Icons on Biden speech backdrop appear to symbolize reduced pay for American workers

By 
 January 29, 2023

Everyone knows that President Joe Biden is prone to making gaffes and inadvertent mistakes in his speeches, but that tendency appears to have also spread to some of his aides and staffers in the White House.

During a speech Thursday, Biden touted "good jobs, lower costs, better pay" for American workers, but the iconography on the background behind him seemingly told the opposite story, the Western Journal reported.

In fact, the visible symbols on the backdrop were interpreted by some to represent the reality that many American workers are working for less money than before.

"Definitely an American worker working for less money"

President Biden traveled down to Springfield, Virginia on Thursday to deliver remarks on the nation's "economic progress" since he took office in January 2021.

Behind the president and podium was a large blue sign that read at the top, "President Biden’s Blueprint For America," and toward the bottom featured the message, "good jobs, lower costs, better pay."

In between those two phrases were three icons -- a worker with a hard hat and clipboard, an arrow pointed in a downward trajectory, and a dollar sign -- that presumably were intended to represent the bottom message of "good jobs, lower costs, better pay."

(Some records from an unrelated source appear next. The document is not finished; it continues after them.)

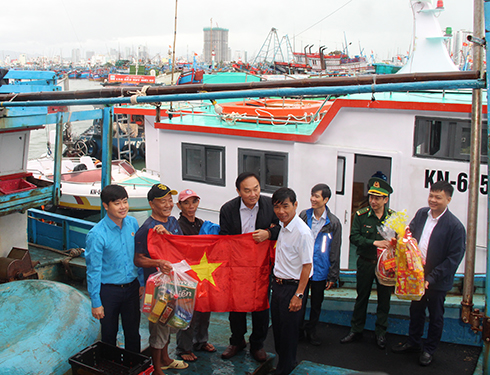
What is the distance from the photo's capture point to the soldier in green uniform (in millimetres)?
4543

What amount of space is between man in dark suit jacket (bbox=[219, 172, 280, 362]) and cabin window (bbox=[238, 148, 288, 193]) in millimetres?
2198

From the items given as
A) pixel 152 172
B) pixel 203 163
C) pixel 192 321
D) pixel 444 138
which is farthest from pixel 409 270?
pixel 152 172

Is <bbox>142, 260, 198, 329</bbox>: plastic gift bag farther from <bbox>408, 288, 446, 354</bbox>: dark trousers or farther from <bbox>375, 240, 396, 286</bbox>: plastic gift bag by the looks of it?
<bbox>408, 288, 446, 354</bbox>: dark trousers

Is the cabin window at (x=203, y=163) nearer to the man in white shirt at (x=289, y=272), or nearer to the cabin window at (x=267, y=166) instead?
the cabin window at (x=267, y=166)

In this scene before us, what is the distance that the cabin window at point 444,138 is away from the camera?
534cm

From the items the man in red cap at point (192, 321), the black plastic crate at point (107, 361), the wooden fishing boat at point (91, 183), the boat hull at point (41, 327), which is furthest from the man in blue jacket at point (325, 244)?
the wooden fishing boat at point (91, 183)

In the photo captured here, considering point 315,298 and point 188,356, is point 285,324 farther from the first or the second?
point 188,356

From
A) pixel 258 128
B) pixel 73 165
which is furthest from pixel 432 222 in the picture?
pixel 73 165

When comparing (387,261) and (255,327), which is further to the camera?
(255,327)

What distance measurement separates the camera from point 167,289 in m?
4.00

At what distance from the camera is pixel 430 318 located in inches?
174

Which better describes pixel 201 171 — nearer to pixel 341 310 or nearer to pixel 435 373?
pixel 341 310

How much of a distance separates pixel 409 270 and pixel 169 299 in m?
2.23

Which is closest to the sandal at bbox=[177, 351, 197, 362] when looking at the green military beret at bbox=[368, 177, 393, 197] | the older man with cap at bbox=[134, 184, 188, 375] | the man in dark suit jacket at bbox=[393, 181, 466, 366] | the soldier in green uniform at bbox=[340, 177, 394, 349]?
the older man with cap at bbox=[134, 184, 188, 375]
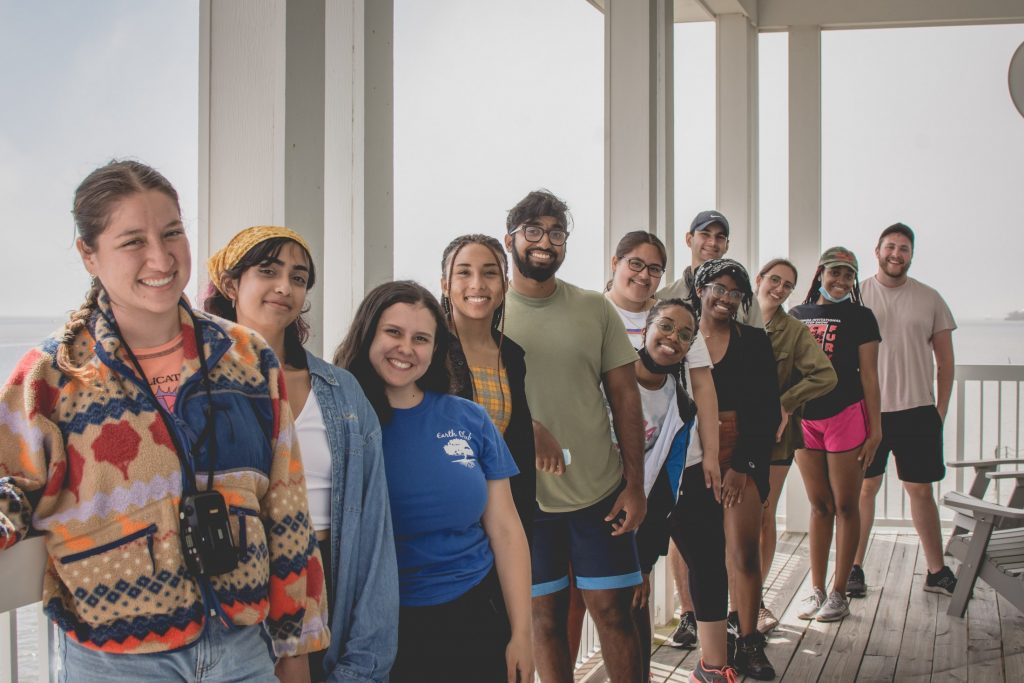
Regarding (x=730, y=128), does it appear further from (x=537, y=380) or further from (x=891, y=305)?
(x=537, y=380)

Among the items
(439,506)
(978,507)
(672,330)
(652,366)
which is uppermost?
(672,330)

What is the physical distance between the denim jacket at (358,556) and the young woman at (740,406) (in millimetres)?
1869

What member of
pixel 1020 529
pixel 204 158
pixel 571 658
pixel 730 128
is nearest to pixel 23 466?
pixel 204 158

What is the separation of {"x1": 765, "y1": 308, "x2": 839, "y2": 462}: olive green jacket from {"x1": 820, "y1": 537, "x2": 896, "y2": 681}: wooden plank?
2.55 feet

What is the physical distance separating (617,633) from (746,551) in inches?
33.8

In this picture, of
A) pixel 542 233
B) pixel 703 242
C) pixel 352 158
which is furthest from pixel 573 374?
pixel 703 242

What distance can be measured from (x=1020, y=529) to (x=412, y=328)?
144 inches

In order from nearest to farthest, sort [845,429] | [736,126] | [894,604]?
[845,429] < [894,604] < [736,126]

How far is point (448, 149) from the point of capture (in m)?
2.61

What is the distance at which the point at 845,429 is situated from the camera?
401 cm

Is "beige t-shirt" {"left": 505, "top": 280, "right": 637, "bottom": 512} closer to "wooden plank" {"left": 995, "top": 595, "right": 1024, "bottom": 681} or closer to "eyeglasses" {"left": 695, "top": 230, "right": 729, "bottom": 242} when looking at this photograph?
"eyeglasses" {"left": 695, "top": 230, "right": 729, "bottom": 242}

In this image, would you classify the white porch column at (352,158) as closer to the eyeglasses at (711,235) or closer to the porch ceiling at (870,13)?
the eyeglasses at (711,235)

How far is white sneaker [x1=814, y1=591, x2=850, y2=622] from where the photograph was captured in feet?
13.1

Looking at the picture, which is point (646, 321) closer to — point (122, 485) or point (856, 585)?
point (122, 485)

However, in the view of Christian Martinez, the deputy press secretary for Virginia Gov. Glenn Youngkin (R), the icons represented an entirely different and opposite message, as he wrote on Twitter, "Did anyone in the Biden administration check the logos? Because that’s definitely an American worker working for less money."

Real wages have gone down over the past year

As it turns out, and in contrast to what President Biden claimed in his speech about rising wages, according to the federal Bureau of Labor Statistics, "real average hourly earnings" for American workers had decreased from December 2021 to December 2022.

For all employees, the BLS reported that "Real average hourly earnings decreased 1.7 percent, seasonally adjusted, from December 2021 to December 2022. The change in real average hourly earnings combined with a decrease of 1.4 percent in the average workweek resulted in a 3.1-percent decrease in real average weekly earnings over this period."

With regard to just "production and non-supervisory employees," the bureau reported that "From December 2021 to December 2022, real average hourly earnings decreased 1.1 percent, seasonally adjusted. The change in real average hourly earnings combined with a decrease of 0.9 percent in the average workweek resulted in a 2.0-percent decrease in real average weekly earnings over this period."

Where Biden's staffers found the data to support his disingenuous claim of rising wages came from the slight increase from November to December of 0.4 percent for all workers, seasonally adjusted, and 0.5 percent for production and non-supervisory employees. Those purported increases in wages, however, were largely derived from a combination of slightly lower inflation and slightly reduced workweeks, and not so much from actual increases in pay rates.

More half-truths, lies, and gross misinterpretations

President Biden's speech itself was filled with numerous other examples of his disingenuousness and, at times, blatant dishonesty, such as his claims about massive job growth and deficit reduction that fail to mention the obvious connection to the recent pandemic, in that the millions of "new" jobs were mostly just workers returning to old jobs following temporary lay-offs and shutdowns, or how the trillions of dollars reduced in the annual deficit were simply one-time pandemic relief expenditures that have since gone away.

Elsewhere in the speech, Biden also quite predictably delivered grossly misinterpreted versions of Republican economic and tax proposals framed in the most negative way possible to justify his incessant attacks on "extreme MAGA Republicans" -- but that is just par for the course for him and his fellow Democratic comrades and media allies.